Wer eine Einbauküche in einem vermieteten Immobilienprojekt komplett erneuert (Herd, Spüle, Elektrogeräte und Einbaumöbel), kann diese nicht sofort als Werbungskosten bei den Einkünften aus Vermietung und Verpachtung absetzen. Dies geht aus dem aktuellen Urteil des Bundesfinanzhofes (BFH) vom 03. August 2016 hervor. Der Grund: Kochherd und Spüle sind keine unselbstständigen Gebäudebestandteile. Die Kosten für die Erneuerung können deshalb nicht als Erhaltungsaufwand abgerechnet werden. Vielmehr müssen die Kosten über einen Zeitraum von zehn Jahren abgeschrieben werden (BFH, Urteil vom 3. August 2016 IX R 14/15).

Finanzgericht wies Klage eines Vermieters zurück

In einem konkreten Streitfall hatte ein Vermieter in mehreren Mietobjekten die vorhandenen Einbauküchen entfernt und erneuert. Die dafür entstanden Aufwendungen wollte er als sogenannten „Erhaltungsaufwand“ beim Finanzamt (FA) sofort geltend machen. Jedoch wurden lediglich die Kosten für den Einbau von Spüle und Herd sowie für die Elektrogeräte zum sofortigen Abzug zugelassen, deren Gesamtkosten den Höchstbetrag in Höhe von 410,00 Euro für sogenannte geringwertige Wirtschaftsgüter nicht überstiegen. Die Aufwendungen für die Einbaumöbel hingegen, verteilte das Finanzamt auf die voraussichtliche Nutzungsdauer von zehn Jahren. Die hiergegen gerichtete Klage, wies das Finanzgericht als unbegründet ab.

BFH: Aufgabe der bisherigen Rechtsprechung

Die Klageabweisung begründete der BFH unter Aufgabe der bisherigen Rechtsprechung. Maßgeblich beruht die Neubeurteilung nun auf dem geänderten Begriffsverständnis wesentlicher Bestandteile eines Wohngebäudes.
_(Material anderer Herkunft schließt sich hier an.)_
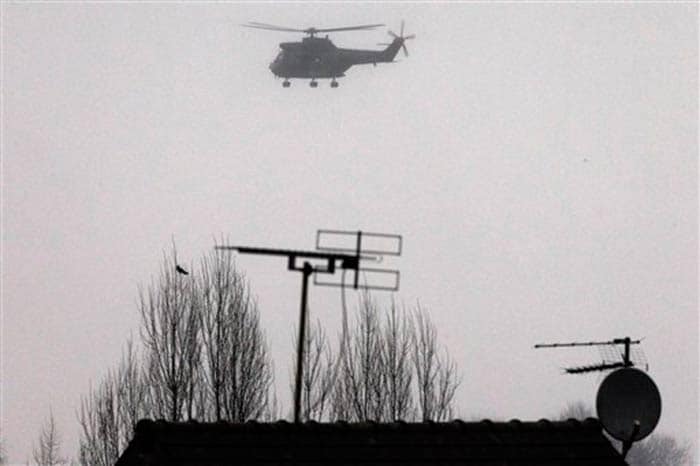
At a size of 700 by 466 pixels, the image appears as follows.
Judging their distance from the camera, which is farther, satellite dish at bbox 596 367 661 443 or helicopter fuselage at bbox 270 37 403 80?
helicopter fuselage at bbox 270 37 403 80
Dazu zählen Gegenstände, ohne die ein Wohngebäude „unfertig“ ist. Bisher hatte der BFH die Auffassung vertreten, dass auch eine eingebaute Spüle sowie ein Küchenherd als Gebäudebestandteil anzusehen sind und deren Aufwendungen als Erhaltungsaufwand sofort beim FA abziehbar ist. Nun geht der BFH davon aus, dass ein Kochherd und eine Spüle keine unselbstständigen Gebäudeteile mehr sind, sondern eigenständiges und einheitliche Wirtschaftgüter mit einer Nutzungsdauer von zehn Jahren. Daher sind die Anschaffungs- und Herstellungskosten nur im Zuge der Absetzung für Abnutzungen (AfA) steuerlich zu berücksichtigen.